Text block Block Start

Authoriality confuses me.

Thursday 19 May 2011

"awesome like ten million hotdogs, Sir"

So i haven't written any poetry properly for a long time. i would say i was rusty so i had an excuse but i don't want one. Art should be collaborative i think. Art is collaborative even if only one person writes it. i fear and relish your comments but i like the immediacy of this form and the pressure it puts on the poem - if i can call it that, it's more of an imagination dump.


Carriages lined with people
With stories of their own.
The world expands in my head
As they make their way home, to work, to family, to friends
To the ends of the line
And time passes time
In this underground line
Where my eyes open to the awesome size of the world,
"Awesome like ten million hotdogs, Sir."

My score of years
Is nothing here
My own insignificance pales against theirs
Their love affairs, their joking dares, their unawares.
We are follicles of hairs on the head of the city
Alone nothing but together pretty.
Or ugly. Or something
Less much less than i could fathom.
I am insignificant at best.

Chess

A strange thing to talk about i suppose but i do find it interesting. A very old game where the only female gendered piece is the strongest. The king might be the one you have to take to win but the queen is the most versatile and the most dangerous whilst the king is the most fragile; the female:male dynamic i suppose is a bit like in Macbeth, action vs inaction, potency vs stasis. On a side note i suppose i also like the imagery of bishops only being able to move diagonally, unable to defend itself from attacks right next to it and criss-crossing across the board sticking to one colour of square like it doesn't accept the philosophy of the other and thus refuses to go there (also they are more fun simply because James Joyce makes the bishop in Ulysses criss-cross around Dublin - simple things...). i like the social mobility the pawn is afforded, an american dream of a piece before America was even populated by what we would now call americans.

Tuesday 17 May 2011

I but you?

It probably hasn't escaped your attention that i write "I" i. Why am i capitalised but not you or him or her or it; not even we gets that lovely capitalising treatment (isn't it a little egocentric, at least be consistent). But names do, sure. Strange aggrandisement rules. i'm happy to capitalise people i like or rather people i think deserve it the same goes for cities. But some names just look better lower case, the example that comes to mind is bogota, don't know why, it's just aesthetics. Capitals were previously used when people didn't put spaces between words but i think we can probably say it's safe to say i is fine and personally i like the little dot hovering above my personal pronoun and i'm not sure i deserve capitalisation yet, something to aim for maybe.

Text block Block End
Available data Block Start

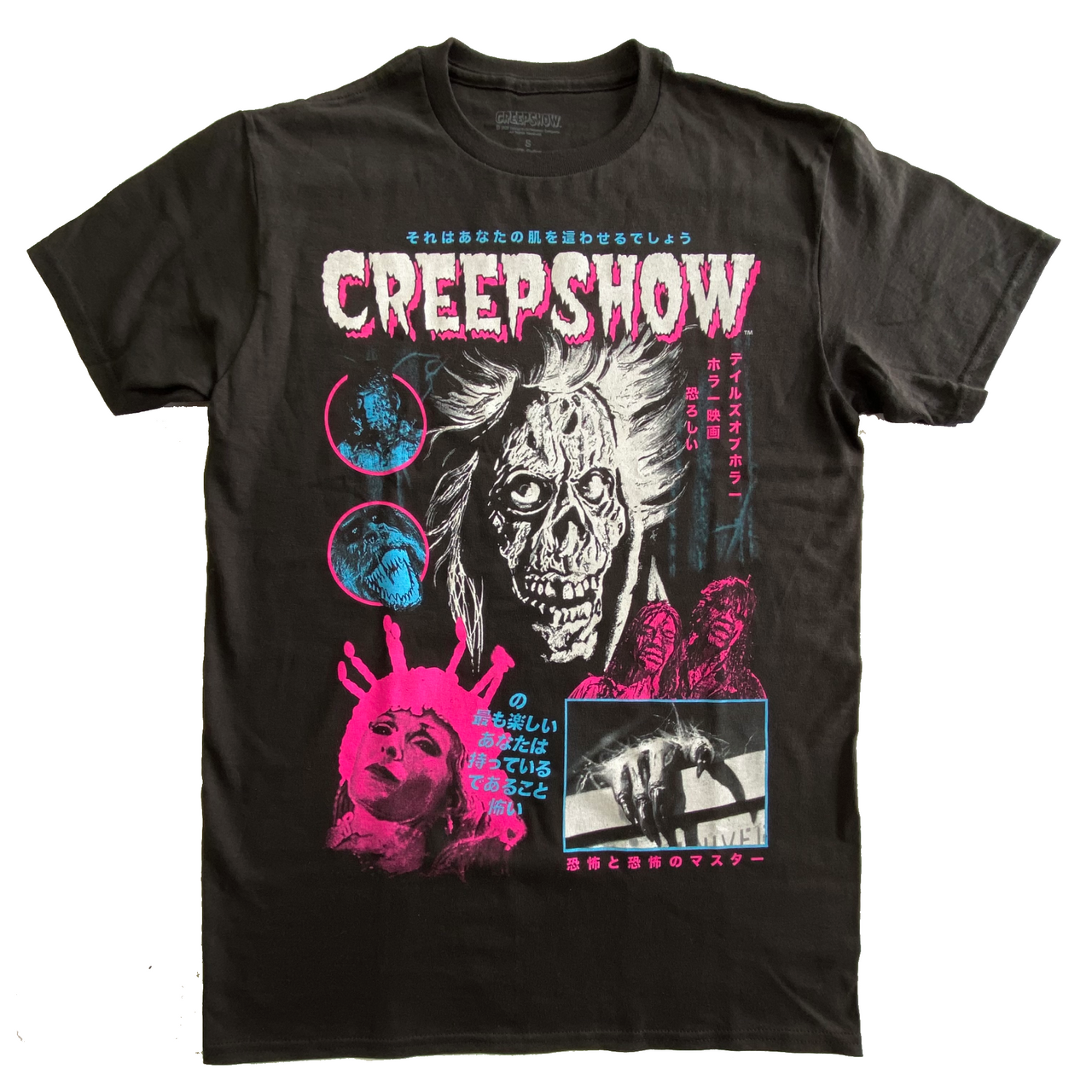Creepshow Japanese Poster T-Shirt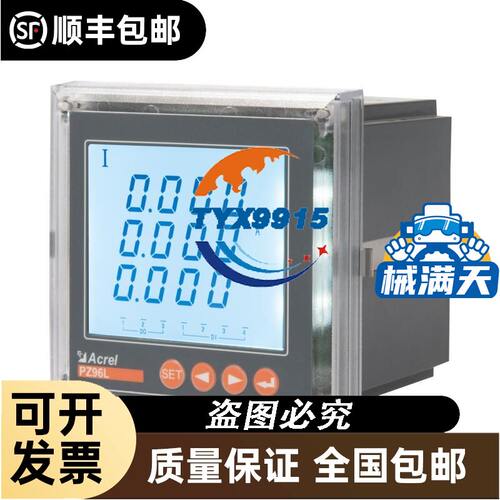 华瑞PGM-6208/PGM-6228VOC甲醛HCHO六合一气体检测仪6208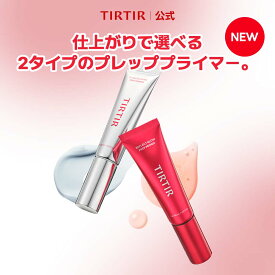 ＼20%OFF お買い物マラソン 06/26 09:59まで！／【TIRTIR公式】プレップ プライマー 30ml 2種 リフレクト グロウ プレップ プライマー フローレス ポア プレップ プライマー 化粧下地 プライマー 毛穴 毛穴レス テカリ防止 崩れ防止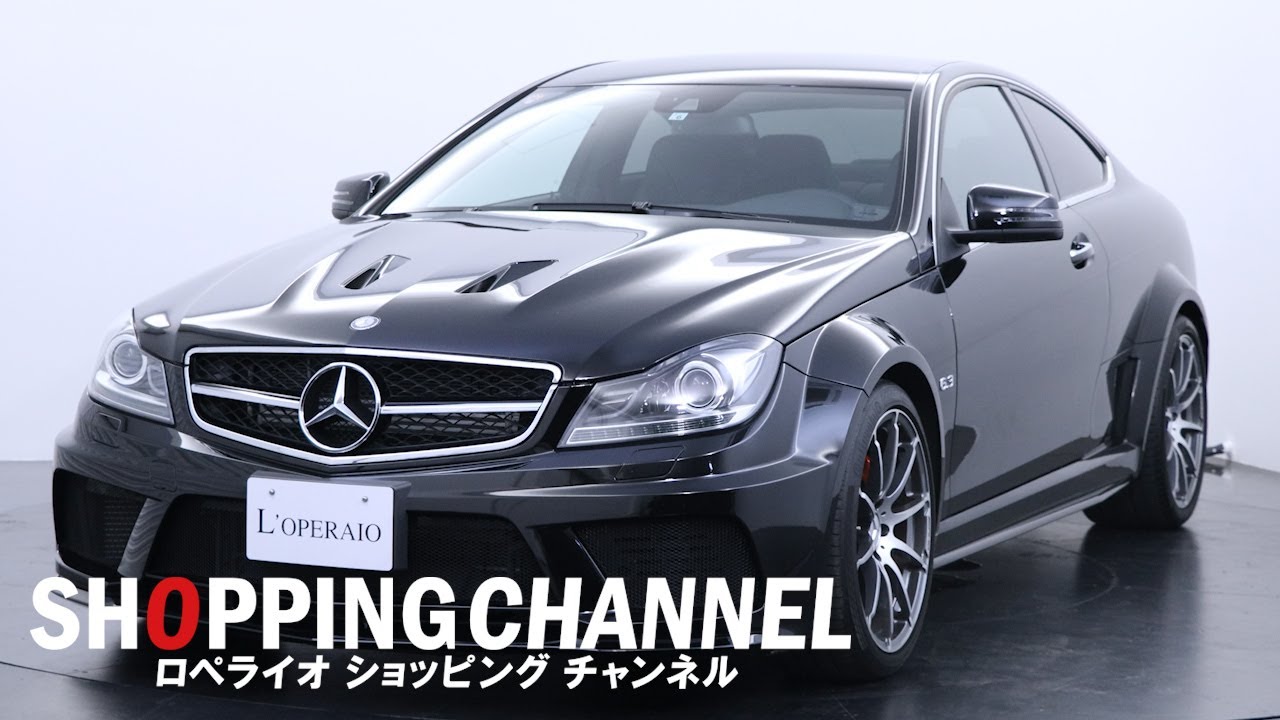 メルセデスベンツ C63 AMG クーペ ブラックシリーズ 2012年式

Available data Block End

- [Exercise prompt]:
Continue the blog entries on poetry, chess, and writing "i" in lowercase, starting after their final sentence and keeping the same voice and style.

- [Answer space]:
coffee cup

                     I have measured out my life with coffee spoons
i love this line of Prufrock. In fact i love every line of Prufrock but that is beside the point. A combination of the state of my room and this line of genius led me to thinking: what if we had just one cup which we weren't allowed to wash and had to drink from forever? Then drinking would be more like life; you couldn't just wash away something which you didn't want in your life anymore and do things without consequences. i haven't taken this experiment to its limit; i do sometimes wash my coffee cup, well it's a mug but the alliteration was far more pleasing, c and m go together like orange and green. Being the classy person i am i also drink red wine, port, whiskey and smoothie out of the same cup. And i drink water too sometimes. Water is the "i'm sorry" of drinks. It partially cleans my cup but when i drink it it always tastes of the last thing in there. i like that. It gives my palate something new and a never ending variation to experience. That goes for all of my drinks. There are all these set combinations of things that go together and this is just my little factory of new things (i always think of the mexican sauce "mole" when combining flavours, if twenty seven spices and chocolate go together nothing is out of the question). Whiskey out of a previously coffee cup: very good, coffee out of a previously whiskey cup: slightly odd. Water with small amounts of old smoothie; lovely. The collage of flavours play on my tongue so that nothing ever tastes the same. It's not just the flavours that mix, the colours do too. i seem to have a penchant for drinks that stain and my cup is rather porous and white. i like white, white shows all experience. Red wine experience, coffee experience, the cup has it's own very special pattern of old droplets of drink snaking down. That's what happens in life. You can't erase what you've done or said, even if you run away from your actions you always know what happened and it will drift into your unconscious; there is only so much water i can drink from my cup and it never obliterates the red and brown trails of former joy, the marks of the cup's past are as indelible as my life's actions. The cup and i, we like that.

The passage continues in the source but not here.